Prompt:
Please convert every line below into a JSON list of strings, one string per line, leaving out blank lines and the pictures.
:: Record list
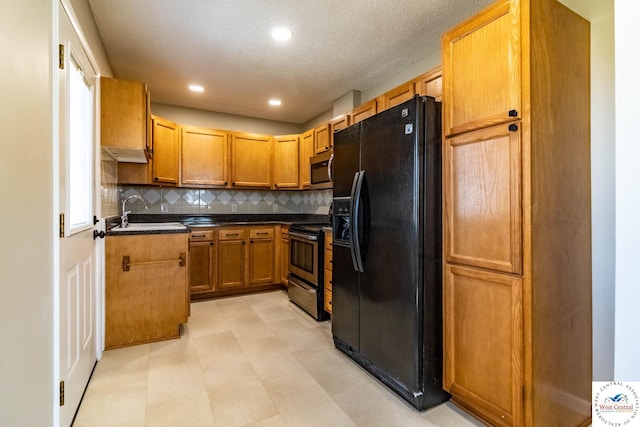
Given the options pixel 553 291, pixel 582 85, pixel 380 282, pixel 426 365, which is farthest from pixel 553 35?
pixel 426 365

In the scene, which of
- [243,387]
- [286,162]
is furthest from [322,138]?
[243,387]

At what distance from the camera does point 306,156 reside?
4289mm

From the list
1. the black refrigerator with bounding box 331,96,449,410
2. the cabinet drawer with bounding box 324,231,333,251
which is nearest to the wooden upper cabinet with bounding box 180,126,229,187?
the cabinet drawer with bounding box 324,231,333,251

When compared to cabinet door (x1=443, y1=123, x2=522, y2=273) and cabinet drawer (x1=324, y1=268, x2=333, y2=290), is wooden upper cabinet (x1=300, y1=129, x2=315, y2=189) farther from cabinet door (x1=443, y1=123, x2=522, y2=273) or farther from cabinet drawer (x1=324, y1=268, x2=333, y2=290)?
cabinet door (x1=443, y1=123, x2=522, y2=273)

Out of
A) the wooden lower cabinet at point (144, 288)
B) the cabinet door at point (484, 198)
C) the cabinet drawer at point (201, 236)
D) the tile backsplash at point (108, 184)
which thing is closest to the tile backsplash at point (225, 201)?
the tile backsplash at point (108, 184)

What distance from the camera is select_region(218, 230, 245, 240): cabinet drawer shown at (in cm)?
389

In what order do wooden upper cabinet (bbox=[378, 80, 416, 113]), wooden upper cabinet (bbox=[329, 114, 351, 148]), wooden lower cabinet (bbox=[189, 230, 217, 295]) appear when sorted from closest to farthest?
1. wooden upper cabinet (bbox=[378, 80, 416, 113])
2. wooden upper cabinet (bbox=[329, 114, 351, 148])
3. wooden lower cabinet (bbox=[189, 230, 217, 295])

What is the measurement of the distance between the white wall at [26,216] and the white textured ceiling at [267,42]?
115 cm

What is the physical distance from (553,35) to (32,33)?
2251 mm

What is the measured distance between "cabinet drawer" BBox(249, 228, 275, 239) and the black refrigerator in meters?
2.16

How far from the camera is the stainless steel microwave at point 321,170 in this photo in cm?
356

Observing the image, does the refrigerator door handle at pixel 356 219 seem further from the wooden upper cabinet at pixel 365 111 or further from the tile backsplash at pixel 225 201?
the tile backsplash at pixel 225 201

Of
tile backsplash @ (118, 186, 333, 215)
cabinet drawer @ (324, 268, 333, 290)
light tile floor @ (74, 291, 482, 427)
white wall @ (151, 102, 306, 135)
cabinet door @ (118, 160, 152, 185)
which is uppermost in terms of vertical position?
white wall @ (151, 102, 306, 135)

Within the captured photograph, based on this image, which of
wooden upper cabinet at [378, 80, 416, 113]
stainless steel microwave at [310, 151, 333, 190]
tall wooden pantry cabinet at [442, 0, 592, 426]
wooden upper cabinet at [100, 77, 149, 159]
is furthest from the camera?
stainless steel microwave at [310, 151, 333, 190]
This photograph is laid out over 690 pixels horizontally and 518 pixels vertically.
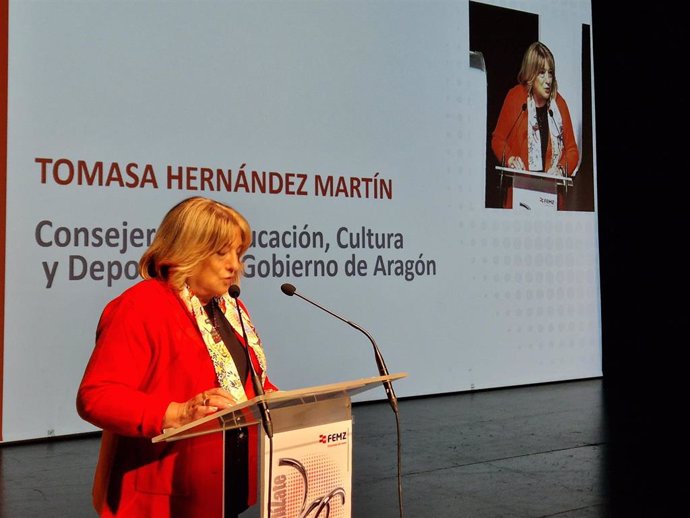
::::
Problem solution:
[
  "Given the options pixel 553 291, pixel 582 85, pixel 380 282, pixel 426 365, which is farthest from pixel 553 35?",
  "pixel 426 365",
  "In the scene, which of",
  "- [243,387]",
  "- [286,162]",
  "is furthest from [322,138]?",
  "[243,387]",
  "At what distance from the camera does point 306,156 reside?",
  "4289mm",
  "From the list",
  "1. the black refrigerator with bounding box 331,96,449,410",
  "2. the cabinet drawer with bounding box 324,231,333,251",
  "which is nearest to the wooden upper cabinet with bounding box 180,126,229,187?",
  "the cabinet drawer with bounding box 324,231,333,251",
  "When compared to cabinet door (x1=443, y1=123, x2=522, y2=273) and cabinet drawer (x1=324, y1=268, x2=333, y2=290), is wooden upper cabinet (x1=300, y1=129, x2=315, y2=189) farther from cabinet door (x1=443, y1=123, x2=522, y2=273) or farther from cabinet drawer (x1=324, y1=268, x2=333, y2=290)?",
  "cabinet door (x1=443, y1=123, x2=522, y2=273)",
  "Out of",
  "A) the wooden lower cabinet at point (144, 288)",
  "B) the cabinet door at point (484, 198)",
  "C) the cabinet drawer at point (201, 236)",
  "D) the tile backsplash at point (108, 184)",
  "which thing is closest to the tile backsplash at point (225, 201)?",
  "the tile backsplash at point (108, 184)",
  "What distance from the camera is select_region(218, 230, 245, 240): cabinet drawer shown at (in cm)?",
  "389",
  "In what order do wooden upper cabinet (bbox=[378, 80, 416, 113]), wooden upper cabinet (bbox=[329, 114, 351, 148]), wooden lower cabinet (bbox=[189, 230, 217, 295]) appear when sorted from closest to farthest?",
  "1. wooden upper cabinet (bbox=[378, 80, 416, 113])",
  "2. wooden upper cabinet (bbox=[329, 114, 351, 148])",
  "3. wooden lower cabinet (bbox=[189, 230, 217, 295])",
  "What is the measurement of the distance between the white wall at [26,216] and the white textured ceiling at [267,42]?",
  "115 cm",
  "What is the physical distance from (553,35) to (32,33)?",
  "2251 mm",
  "What is the measured distance between \"cabinet drawer\" BBox(249, 228, 275, 239) and the black refrigerator in meters?",
  "2.16",
  "How far from the camera is the stainless steel microwave at point 321,170 in this photo in cm?",
  "356",
  "Observing the image, does the refrigerator door handle at pixel 356 219 seem further from the wooden upper cabinet at pixel 365 111 or further from the tile backsplash at pixel 225 201?",
  "the tile backsplash at pixel 225 201",
  "Of",
  "tile backsplash @ (118, 186, 333, 215)",
  "cabinet drawer @ (324, 268, 333, 290)",
  "light tile floor @ (74, 291, 482, 427)",
  "white wall @ (151, 102, 306, 135)",
  "cabinet door @ (118, 160, 152, 185)",
  "which is uppermost in terms of vertical position?",
  "white wall @ (151, 102, 306, 135)",
  "Within the captured photograph, based on this image, which of",
  "wooden upper cabinet at [378, 80, 416, 113]",
  "stainless steel microwave at [310, 151, 333, 190]",
  "tall wooden pantry cabinet at [442, 0, 592, 426]",
  "wooden upper cabinet at [100, 77, 149, 159]",
  "is furthest from the camera?",
  "stainless steel microwave at [310, 151, 333, 190]",
  "This photograph is laid out over 690 pixels horizontally and 518 pixels vertically."
]